深草少将の百夜通い(ももやがよい)・九十九通い(つくもがよい)
 小野小町は都に上ったのち、それは美しい女性に成長したと伝えられています。和歌の名手としても知られ、彼女の残した歌は「古今和歌集」「小倉百人一首」などに撰ばれ、『古今和歌集仮名序』では「近き世にその名きこえたる人」として六歌仙に、また藤原公任の『三十六人撰』では三十六歌仙の中のひとりとして数えられています。半実在・半架空の存在である小野小町ですが、伝説には事欠かず、百夜通いのストーリーもいくつものバリエーションがりますが、その中の一つをご紹介します。

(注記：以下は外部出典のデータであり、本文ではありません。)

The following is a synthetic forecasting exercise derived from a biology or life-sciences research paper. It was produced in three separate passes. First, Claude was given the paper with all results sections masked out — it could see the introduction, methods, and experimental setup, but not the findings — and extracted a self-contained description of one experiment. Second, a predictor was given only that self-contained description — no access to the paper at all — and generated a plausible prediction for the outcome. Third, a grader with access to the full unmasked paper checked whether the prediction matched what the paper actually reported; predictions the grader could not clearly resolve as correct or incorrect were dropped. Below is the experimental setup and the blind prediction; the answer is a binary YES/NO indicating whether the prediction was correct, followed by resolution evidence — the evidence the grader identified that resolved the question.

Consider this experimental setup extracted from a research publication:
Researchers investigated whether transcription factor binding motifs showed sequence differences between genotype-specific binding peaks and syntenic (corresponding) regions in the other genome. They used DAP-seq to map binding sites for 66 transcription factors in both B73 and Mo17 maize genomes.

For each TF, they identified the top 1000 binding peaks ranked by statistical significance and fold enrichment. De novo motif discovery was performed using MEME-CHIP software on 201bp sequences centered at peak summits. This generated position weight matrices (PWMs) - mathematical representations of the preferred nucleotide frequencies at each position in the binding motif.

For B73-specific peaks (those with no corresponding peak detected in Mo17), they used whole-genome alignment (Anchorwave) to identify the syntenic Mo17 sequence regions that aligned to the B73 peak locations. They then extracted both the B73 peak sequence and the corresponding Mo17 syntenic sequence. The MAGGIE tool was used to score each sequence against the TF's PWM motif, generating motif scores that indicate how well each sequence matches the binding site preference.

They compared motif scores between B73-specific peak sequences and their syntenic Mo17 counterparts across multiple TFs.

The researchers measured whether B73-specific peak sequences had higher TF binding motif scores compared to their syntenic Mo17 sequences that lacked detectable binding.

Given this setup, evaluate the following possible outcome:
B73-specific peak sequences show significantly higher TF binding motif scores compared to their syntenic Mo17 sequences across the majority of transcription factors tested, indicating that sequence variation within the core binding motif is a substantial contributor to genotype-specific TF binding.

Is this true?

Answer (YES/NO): YES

 小町は、都では男たちに言い寄られても契りを結ぶことはありませんでした。そのつれない態度に、男たちのみならず女性からもいじめを受けたと言います。そんな宮中の生活に嫌気がさし、36歳の頃小町は故郷である小野の地に戻ってきます。しかし、京の都では小町が居なくなったことで嘆き悲しむ者たちがおりました。深草少将(ふかくさのしょうしょう)もその一人で、小町に思いを寄せ、遂に小町を追って身分を捨て、郡司代職として小野へ向かい、小町に想いを伝えます。このとき返事を待ったのが「御返事(おっぺじ)」と言われています。小町の返事は、百夜続けて自分の元に通い、亡き母の好きだった芍薬(しゃくやく)を植えてほしいという内容でした。ここに少将の百夜通いがはじまります。雨の日も風の日も、深草少将はせっせとシャクヤクを届けました。ついにこれで届けた芍薬が百になろうとする百回目の夜に、氾濫した川の橋が崩れ共に流されてしまい、達成寸前に失敗しまいます。

 

 いかがでしょうか?人間が触れてはならない、或いは、到達してはならない領域の表現として百という数を定め、いかに優れた人間がそれに到達しようと試みようとも、一歩手前までの九十九までが人間の限界である、という箴言であるとの解釈はどうでしょう。

 羽生善治という稀代の天才が、神の領域に到達することを望み、将棋の神様のところにその方法を尋ねてやって来ました。すると、将棋の神様は、「タイトルを百、私のところに届けたら、将棋の神になる方法を教えよう…」と伝えました。その時から羽生善治は、一心不乱にタイトルを一つ一つと取り続け、神様の許へ届けました。そして、九十九のタイトルを届け、ついにあと一つで百という数に届こうという、本当にすぐそこまで手に入れかけたタイトルを、あろうことか逃してしまいました。やはり、人間が神の領域に到達しようと望むことは、やってはいけないバベルの塔だったのでしょうか?しかし、小町伝説の深草少将は、百夜を目前にして死んでしまいますが、羽生善治には再チャレンジのチャンスは残されています。『…あと一つくらいはいずれ取れるだろう…』という類の、素人臭い観測は、プロの厳しい世界では通用しないでしょう。また、IC世代の若手が着実に力をつけている中で、タイトル挑戦者に返り咲き、タイトル戦でも勝利することは容易ではないでしょう。しかし、もし羽生がそれをやってのけた時には、今度こそ羽生善治を神と呼ぶべきですね。